Besides the reasons already provided (space being a big one - WW2 submarines would already leave port with crates of food packed everyfuckwhere, including the showers and the head) : because then the submarine would be broadcasting his exact position far and wide. This sounds bad when one’s defense mechanism is “hide until they give up”.
FWIW, modern accoustic countermeasures (of the kind seen in Hunt for Red October) are something of a last resort, for the exact same reason. Doesn’t matter if they helped you spoof one torpedo : the other guys now know for sure there was something there for their torpedo to hit.
Besides, depth charges were usually more of a desperation solution than anything else anyway. Towards the end of the war they’d gotten better (as if German skippers needed any more aggravation), but when the operative principle behind your weapons system is “throw enough shit at the wall, hope some of it might stick”, you’ve basically given up.
[QUOTE=Isilder]
They actually stayed some distance away and sent in torpedoes .
[/QUOTE]
Well, if you call “~1.000 feet, closer if at all feasible” some distance away. Torpedoes were unguided (for the most part) so the furthest you got, the more the approximations in your trig - distance, speed of target, ownspeed, angle on the bow etc… would have a chance to show. And of course, the more time the target had to notice the wake or randomly change course and speed as was the doctrine when subs were reported in a sector.

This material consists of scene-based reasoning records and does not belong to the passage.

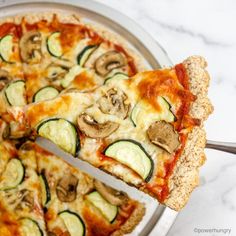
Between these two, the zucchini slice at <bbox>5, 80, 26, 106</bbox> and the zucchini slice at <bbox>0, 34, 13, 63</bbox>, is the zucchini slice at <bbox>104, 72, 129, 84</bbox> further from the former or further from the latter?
the zucchini slice at <bbox>0, 34, 13, 63</bbox>

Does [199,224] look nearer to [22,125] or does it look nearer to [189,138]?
[189,138]

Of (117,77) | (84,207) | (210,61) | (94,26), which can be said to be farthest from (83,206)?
(210,61)

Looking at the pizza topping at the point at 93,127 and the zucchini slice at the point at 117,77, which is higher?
the zucchini slice at the point at 117,77

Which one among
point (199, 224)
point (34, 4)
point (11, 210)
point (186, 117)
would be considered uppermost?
point (34, 4)

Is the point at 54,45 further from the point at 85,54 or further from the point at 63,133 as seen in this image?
the point at 63,133

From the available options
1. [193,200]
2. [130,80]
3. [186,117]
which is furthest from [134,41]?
[193,200]

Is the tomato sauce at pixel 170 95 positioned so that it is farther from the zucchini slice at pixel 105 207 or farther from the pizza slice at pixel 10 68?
the pizza slice at pixel 10 68

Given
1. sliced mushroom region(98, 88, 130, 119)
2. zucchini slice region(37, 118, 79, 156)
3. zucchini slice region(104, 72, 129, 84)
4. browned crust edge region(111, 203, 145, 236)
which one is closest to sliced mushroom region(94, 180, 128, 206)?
browned crust edge region(111, 203, 145, 236)

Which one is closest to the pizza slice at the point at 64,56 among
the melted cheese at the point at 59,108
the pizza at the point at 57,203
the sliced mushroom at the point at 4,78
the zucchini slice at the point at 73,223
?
the sliced mushroom at the point at 4,78
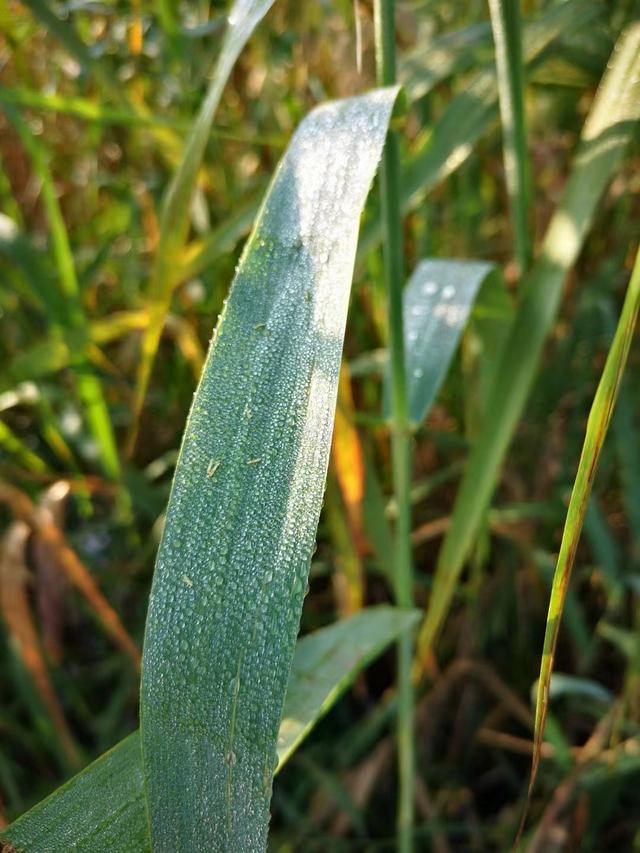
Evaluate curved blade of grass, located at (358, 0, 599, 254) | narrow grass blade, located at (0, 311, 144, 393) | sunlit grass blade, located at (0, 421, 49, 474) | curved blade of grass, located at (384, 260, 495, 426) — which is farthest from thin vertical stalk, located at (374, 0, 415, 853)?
sunlit grass blade, located at (0, 421, 49, 474)

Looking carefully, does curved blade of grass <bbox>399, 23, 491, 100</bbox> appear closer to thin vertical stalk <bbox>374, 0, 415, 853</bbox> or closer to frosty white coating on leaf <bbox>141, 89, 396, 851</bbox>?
thin vertical stalk <bbox>374, 0, 415, 853</bbox>

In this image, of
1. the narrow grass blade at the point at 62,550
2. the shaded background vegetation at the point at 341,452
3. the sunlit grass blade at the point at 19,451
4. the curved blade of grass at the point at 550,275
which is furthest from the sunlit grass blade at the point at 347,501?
the sunlit grass blade at the point at 19,451

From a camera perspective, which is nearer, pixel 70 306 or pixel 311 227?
pixel 311 227

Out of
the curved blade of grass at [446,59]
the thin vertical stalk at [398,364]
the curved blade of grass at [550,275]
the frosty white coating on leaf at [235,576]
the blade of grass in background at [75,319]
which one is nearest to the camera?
the frosty white coating on leaf at [235,576]

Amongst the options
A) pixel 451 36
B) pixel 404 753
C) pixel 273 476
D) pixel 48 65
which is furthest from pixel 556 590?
pixel 48 65

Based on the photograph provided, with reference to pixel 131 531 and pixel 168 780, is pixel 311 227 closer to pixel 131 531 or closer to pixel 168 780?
pixel 168 780

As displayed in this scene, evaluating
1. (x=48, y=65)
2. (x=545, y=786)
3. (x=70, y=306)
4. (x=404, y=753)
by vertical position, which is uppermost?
(x=48, y=65)

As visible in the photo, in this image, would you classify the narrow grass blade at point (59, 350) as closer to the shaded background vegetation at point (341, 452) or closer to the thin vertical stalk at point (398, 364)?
the shaded background vegetation at point (341, 452)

TL;DR : sub skippers went for the throat. Which may or may not have contributed to the 13% survival rate among German U-boot crews.
[QUOTE=Ethilrist]
Didn’t they fire torpedoes from close to the surface? Like, periscope depth? If so, I’d imagine a destroyer would have better weapons to use than depth charges…
[/QUOTE]
They often did surface attacks at night actually. WW2 submarines had abysmal underwater performance - crap speed, crap acceleration, crap endurance… To give you an idea, a Type VII U-boot could do 7, maybe 9 knots submerged. Your average freight liner tooled around at 15. A warship could cruise in the high 30s. So unless the submarine had both a hell of a head start and/or advanced knowledge of their target’s course and speed, thus be able to race ahead and lie in wait, they had to chase on the surface and trust in their low visibility to remain unnoticed.
WW2 subs really have to be understood as “surface boat that can submerge”, not “underwater boat that could conceivably come up” like modern subs are.